Mars 1854, le naufrage du Grace Mc Eva à Karreg Cromm en Plouguerneau.
« Le trois-mâts anglais GRACE MAC EVA, allant de Québec à Londres avec une cargaison de bois, est venu à la côte dans la baie du Koréjou, dans la nuit du 29 janvier dernier. Ce bâtiment d’environ 700 tonneaux est maintenant sur les rochers, à environ une demi lieue de terre, défoncé et hors d’état d’être réparé. On espère pouvoir l’emmener à la côte ferme si le temps favorise cette opération. On s’occupe activement du sauvetage du gréement, de la voilure et de la cargaison. Le Moniteur d’hier annonce que le GRACE MAC EVA, désemparé, ayant son gouvernail brisé et étant entre deux eaux, a été rencontré en mer le 4 janvier par le navire ADOLPHE-LECOUR de Nantes. Tout porte à croire que l’équipage de ce malheureux navire aura été recueilli en mer par quelque autre bâtiment ». (L’Océan du 1er février 1854).
« Le navire anglais GRACE MAC EVA, de 845 tonneaux, avec un plein chargement de bois, parti de Québec à destination de l’Ecosse, au commencement du mois de novembre dernier. Parvenu au banc de Terre-Neuve, ce navire assailli par une tempête violente, fut entièrement désemparé. Il navigue ainsi entre deux eaux, à la merci des flots, jusqu’en vue des côtes d’Irlande où il fut abandonné par son équipage qui gagna la côte. Le bâtiment était alors sans mât de misaine, ce mât avait été cassé au ras du pont. Son grand mât de hune avait été enlevé ainsi que toutes ses voiles. Le gouvernail avait aussi été enlevé et le navire était plein d’eau. Dans la nuit du 30 janvier, le GRACE MAC EVA vint échouer sur le récif nommé Karreg Crom, à l’entrée de la baie du Koréjou. Il en fut enlevé et conduit au Koréjou par les soins de Monsieur l’administrateur de la marine de Roscoff, qui s’était rendu sur les lieux le lendemain de l’échouage, auquel Mr le Syndic des gens de mer de Plouguerneau a donné les premiers soins et la plus constante surveillance pendant tout le temps de son séjour au Koréjou. M Rapibert, maître attaché à la Direction du port, fut envoyé sur les lieux avec la gabarre le MAUPRAT et un détachement de gabiers du port et a puissamment contribué par ses soins et son zèle, au sauvetage de cette cargaison, car le navire est hors d’état d’être réparé. Il a cintré la coque avec des câbles et a mis un gouvernail provisoire. Le samedi 11 courant, le COCK O’THE NORTH, vapeur du commerce anglais, de la force de 120 chevaux, est arrivé à l’Aber-Wrac’h pour conduire le navire en Angleterre. Le dimanche, s’étant rendu dans la baie du Koréjou, ce vapeur prit à sa remorque le GRACE MAC EVA et à 2 heures de l’après-midi, fit route. Une dépêche télégraphique, datée de Londres à 11heures 20 minutes samedi, annonce l’arrivée du GRACE MAC EVA devant Plymouth le 17 mars ». (l’Océan du 20 mars 1854 et BB-681 Vincennes).

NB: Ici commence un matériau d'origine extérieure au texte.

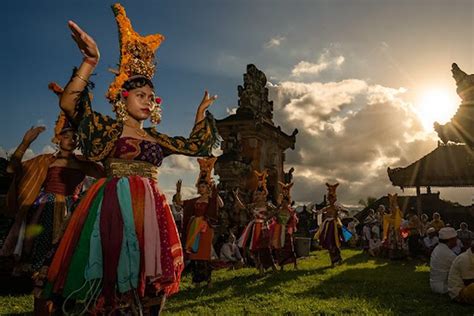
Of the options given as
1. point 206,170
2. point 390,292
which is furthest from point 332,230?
point 206,170

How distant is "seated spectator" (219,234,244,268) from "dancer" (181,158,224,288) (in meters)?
4.66

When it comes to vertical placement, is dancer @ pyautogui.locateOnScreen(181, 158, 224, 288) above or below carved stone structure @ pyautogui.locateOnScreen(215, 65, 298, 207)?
below

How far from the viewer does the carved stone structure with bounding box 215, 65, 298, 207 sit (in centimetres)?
1981

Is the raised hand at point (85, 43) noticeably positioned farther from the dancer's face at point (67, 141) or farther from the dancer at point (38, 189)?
the dancer's face at point (67, 141)

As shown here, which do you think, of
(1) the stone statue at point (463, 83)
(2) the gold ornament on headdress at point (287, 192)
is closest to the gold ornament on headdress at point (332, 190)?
(2) the gold ornament on headdress at point (287, 192)

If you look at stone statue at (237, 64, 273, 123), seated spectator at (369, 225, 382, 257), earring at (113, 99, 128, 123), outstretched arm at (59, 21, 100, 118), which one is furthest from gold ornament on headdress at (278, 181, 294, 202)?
stone statue at (237, 64, 273, 123)

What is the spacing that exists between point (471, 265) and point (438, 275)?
1283 mm

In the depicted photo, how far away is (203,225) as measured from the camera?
883cm

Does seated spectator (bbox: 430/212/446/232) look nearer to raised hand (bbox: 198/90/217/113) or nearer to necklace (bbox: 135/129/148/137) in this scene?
raised hand (bbox: 198/90/217/113)

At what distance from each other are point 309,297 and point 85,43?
19.5 feet

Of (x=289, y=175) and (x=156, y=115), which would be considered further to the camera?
(x=289, y=175)

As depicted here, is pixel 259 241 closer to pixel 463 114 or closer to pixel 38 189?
pixel 463 114

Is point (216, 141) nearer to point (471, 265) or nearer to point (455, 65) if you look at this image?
point (471, 265)

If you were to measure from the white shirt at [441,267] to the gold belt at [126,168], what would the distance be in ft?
22.5
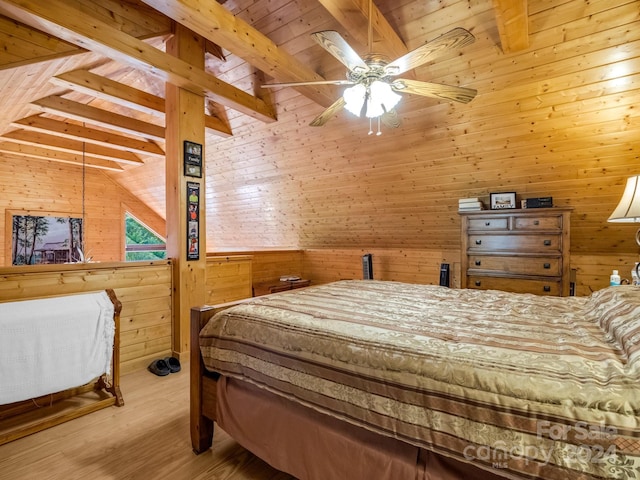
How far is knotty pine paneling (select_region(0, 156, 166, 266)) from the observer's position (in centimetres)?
586

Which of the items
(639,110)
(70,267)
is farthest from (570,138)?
(70,267)

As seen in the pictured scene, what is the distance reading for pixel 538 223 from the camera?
10.6 ft

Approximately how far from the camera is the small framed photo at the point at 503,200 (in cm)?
356

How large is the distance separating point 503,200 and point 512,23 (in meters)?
1.87

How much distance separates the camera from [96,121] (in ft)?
14.0

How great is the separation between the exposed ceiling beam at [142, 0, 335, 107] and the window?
5795mm

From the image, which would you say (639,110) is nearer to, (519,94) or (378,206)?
(519,94)

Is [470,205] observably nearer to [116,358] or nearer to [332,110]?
[332,110]

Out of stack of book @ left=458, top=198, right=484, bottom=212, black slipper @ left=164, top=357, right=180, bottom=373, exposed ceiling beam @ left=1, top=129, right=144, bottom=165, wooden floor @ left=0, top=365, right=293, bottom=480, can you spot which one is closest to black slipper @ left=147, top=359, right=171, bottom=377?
black slipper @ left=164, top=357, right=180, bottom=373

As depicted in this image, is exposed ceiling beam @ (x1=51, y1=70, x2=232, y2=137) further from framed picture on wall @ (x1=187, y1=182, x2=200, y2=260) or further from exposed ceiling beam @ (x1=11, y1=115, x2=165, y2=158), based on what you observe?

Le naufrage du navire n’a rien de spectaculaire. Véritable vaisseau fantôme, déserté par son équipage, il vogue, seul au gré des vents et des courants, pour s’échouer au nord-est de Penn Enez. Le voilier est imposant. Le beau dessin, peut-être du correspondant du journal, Mr Barrélier, montre la position délicate du bateau et une chaloupe se dirigeant vers lui afin de faire des constations en vue de le sortir de sa fâcheuse situation. L’équipage n’est pas à bord et les affaires des marins, ni de pavillon ne sont retrouvés. Le correspondant pense que l’équipage a été sauvé par un autre navire. La situation décrite correspond donc à celle qui précède le sauvetage du GRACE MAC EVA. Il apparaît que les autorités françaises se sont démenées pour sortir le bateau des récifs de Karreg Cromm. Le spectaculaire de l’histoire c’est que le navire paraissait irréparable. Mais la ténacité de maître Rapibert, venu de Brest, et de son équipe, ainsi que le concours d’un vapeur anglais ont permis le rapatriement du trois-mâts en Angleterre.
Le navire dans sa fâcheuse position à Karreg Cromm, à l’est du Koréjou (extrait du The illustrated London News, du 11 mars 1854, sources René Ogor).